__EXCERPT__
========================================
And so, this is how I can design the circuit to work in LTspice because I know the physics of the circuit and its concepts and principles.

  The comments made so far here by forum analyst have nothing to do with the actual working of the circuit which I have disclosed to you here.

[fritz]

Ok,

Than the problem is your understanding of a square wave vs. pulsed dc.

YOUR FORMULA YOU REPEAT ALL OVER vp==vrms ONLY APPLIES TO A TRUE AC SQUAREWAVE.

Well if its AC -you should be capable of putting a big cap in series - and the signal will stay the same (after run in periode)

But your signal has a DC offset.

If you put a cap in series you will end up with a 0.64T<5.39 Watt peak + and a 0.36T>5.39 Watt peak at the negative periode - if you average that you end up with 5.39W.
Even if you have true AC - YOUR FORMULA CAN ONYL BE USED FOR 50:50 SQUAREWAVE.

If you treat the singal as a composite waveform with DC + AC component - you have to treat it with integration (as already posted in my mails).

An AC signal is DC free.

And if some electronics book tells you that a composite waveform with a  pulse and a DC offset can be treated the same as a DC free squarewave with 50:50 dutycycle - than they are incorrect at that point.

I´m not interested in a further "discussion". Everyone can be wrong some time - standing in the middle of the woods without finding a tree.

There are lots of enthusiasts here in this forum - and my only motivation is to keep the confusion down.

If you are a rf amateur since 1976 - you can ask and discuss that with friends and other people in that scene.
In rf you have caps around everywhere - maybe thats the reason why you trapped into this pulsed-dc story.

[exnihiloest]

...
========================================
__EXERCISE DATA__

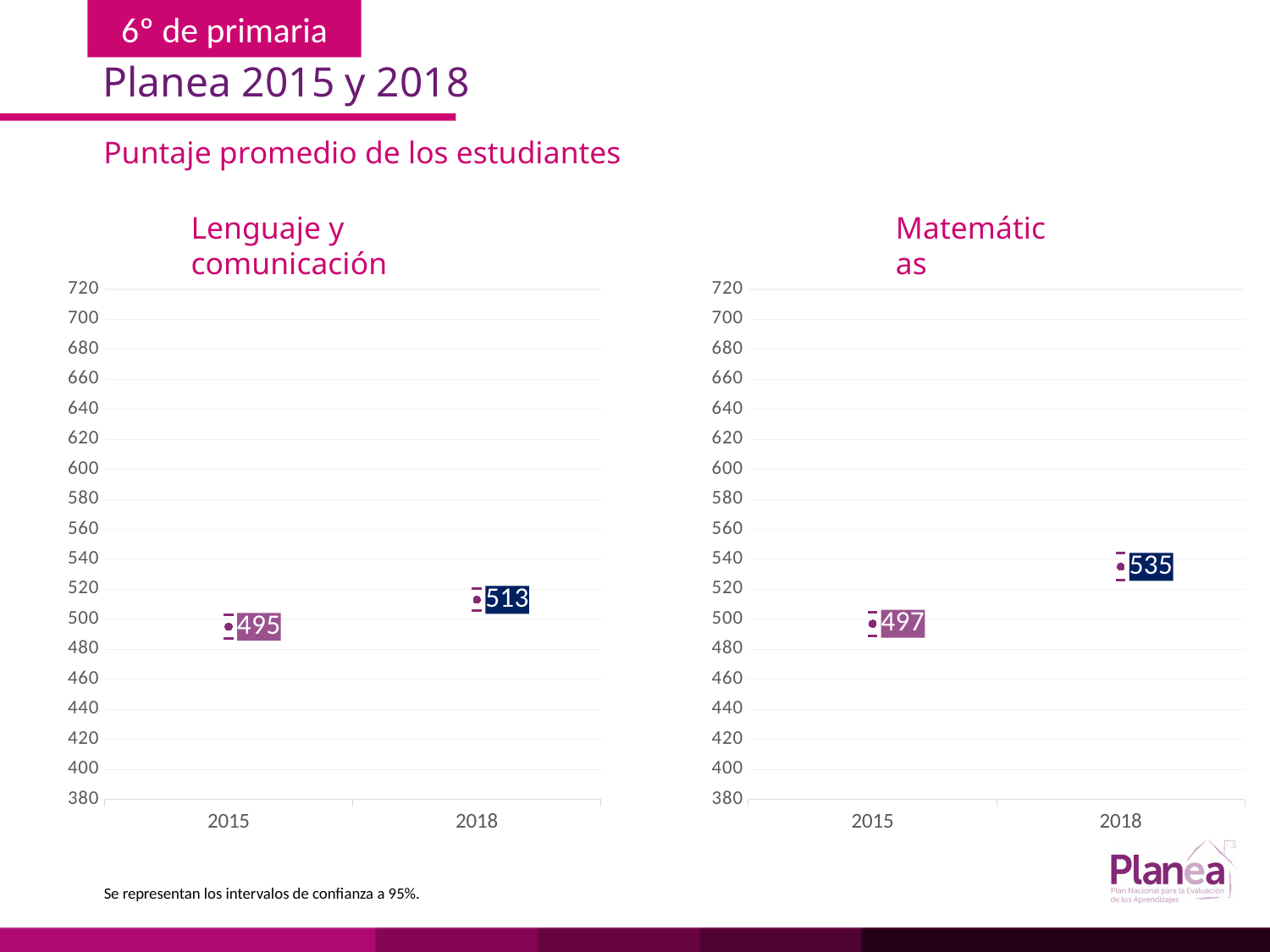
In the Lenguaje y comunicación chart, what is the difference between the 2018 and 2015 values? 18 In the Matemáticas chart, what is the difference between the 2018 and 2015 values? 38 In the Matemáticas chart, which year has the higher value? 2018 Which is larger: the 2018 value in the Lenguaje y comunicación chart or the 2018 value in the Matemáticas chart? Matemáticas 2018 (535) In the Matemáticas chart, do the values rise or fall from 2015 to 2018? rise What kind of chart is the Matemáticas chart? scatter chart with error bars In the Matemáticas chart, what is the value for 2018? 535 How many years are plotted on the x axis of the Lenguaje y comunicación chart? 2 In the Lenguaje y comunicación chart, what is the value for 2018? 513 In the Matemáticas chart, what is the value for 2015? 497 In the Lenguaje y comunicación chart, which year has the lower value? 2015 In the Lenguaje y comunicación chart, what is the value for 2015? 495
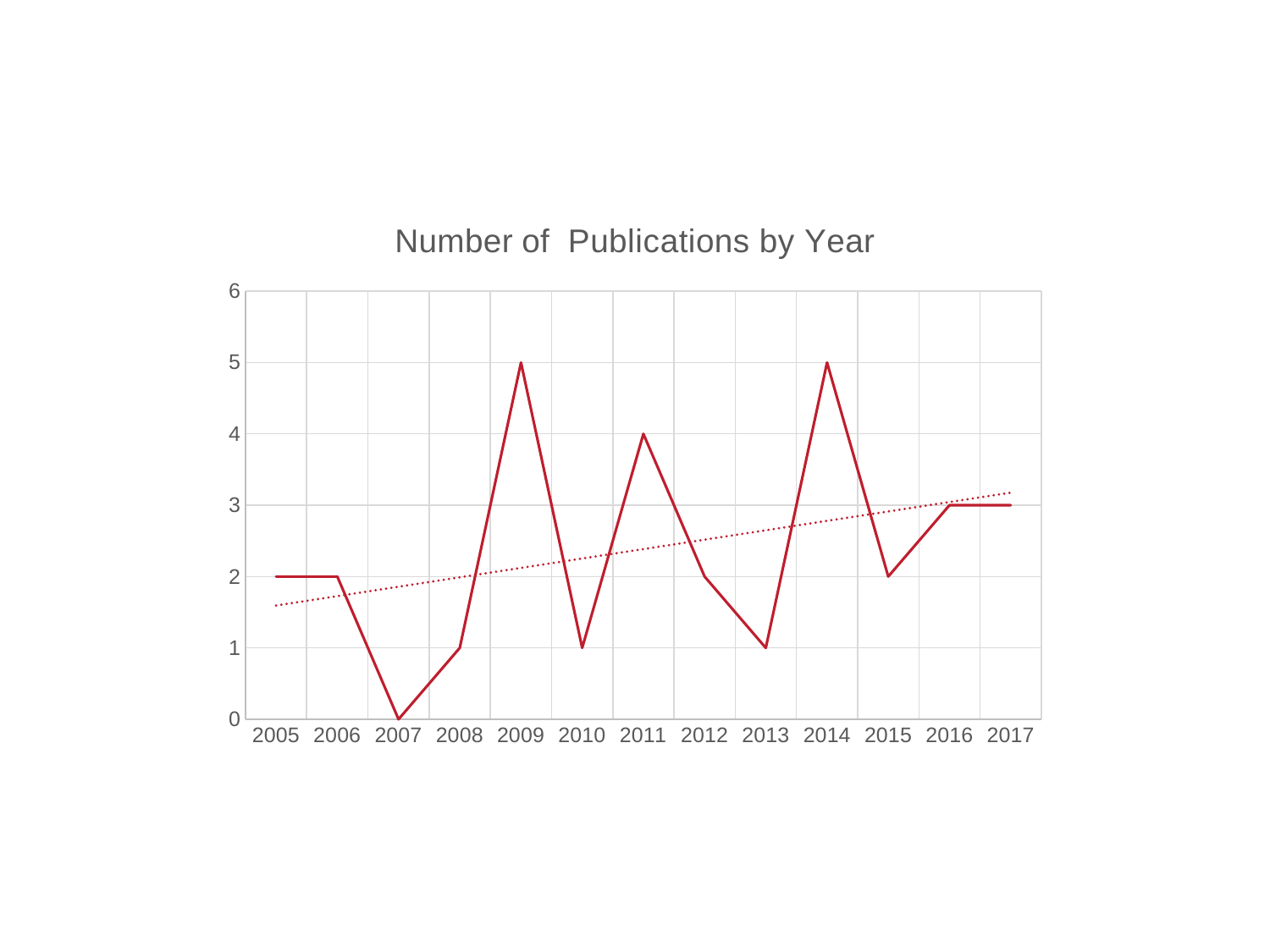
Is the value for 2013 greater or less than 2? less What is the number of publications in 2007? 0 What kind of chart is shown on the slide? line chart Which year has the lowest number of publications? 2007 Which year has more publications, 2011 or 2012? 2011 What is the title of the chart? Number of Publications by Year Does the dotted trend line rise or fall from 2005 to 2017? rise What is the number of publications in 2016? 3 What is the number of publications in 2011? 4 What is the number of publications in 2009? 5 What is the difference in publications between 2014 and 2015? 3 How many years are plotted on the x axis? 13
========================================
__YOUR TASKS__
1 > Transcribe the part of the square-wave forum thread that opens with the words containing "Even if you" and closes with "the confusion down.".
2 > Pick up the forum thread on square waves and pulsed DC after its last shown post and continue it.

__OUTPUTS FOR THE TASKS__
1 >
Even if you have true AC - YOUR FORMULA CAN ONYL BE USED FOR 50:50 SQUAREWAVE.

If you treat the singal as a composite waveform with DC + AC component - you have to treat it with integration (as already posted in my mails).

An AC signal is DC free.

And if some electronics book tells you that a composite waveform with a  pulse and a DC offset can be treated the same as a DC free squarewave with 50:50 dutycycle - than they are incorrect at that point.

I´m not interested in a further "discussion". Everyone can be wrong some time - standing in the middle of the woods without finding a tree.

There are lots of enthusiasts here in this forum - and my only motivation is to keep the confusion down.

2 >
My circuit supports 8.23 Watts for a period of 0.64 wavecycles [...] with only 5.29 watts in DC...

and supports 0 watt for a period of 0.36 wavecycle.
Thus the mean power is 8.23*0.64+0*0.36=5.27watts.

Well,

Spice is a nice tool -
BUT
You need to understand a little bit more to use it.
I would start to _READ_ about the difference between Energy and Power. Thats essential for further investigation.
Its _NO_ OU to make a pulse with higher power out of a powersupply with less power.
Take a photo flash - during charging it takes few watts for some seconds to charge - and can release it with the power of more than 100 watts.
Your circuit increases the power and not the energy.
...
The energy you got is your 8.xxW times the dutycycle - thats 0.64 - so its slightly less than your input cycle.

Your output voltage is not rectangular - its pulsed dc - so the rms value is as above.
The "rms"=="peak" only applies on _TRUE_ AC.

Having great tools like spice doesn´t compensate the basic understanding of electricity.

You are perfectly right, Fritz.
D.R.Jackson is confusing instantaneous and average values, AC and DC...
He should learn electricity and electronics basis.
Time is too precious to be wasted in blah.
:-)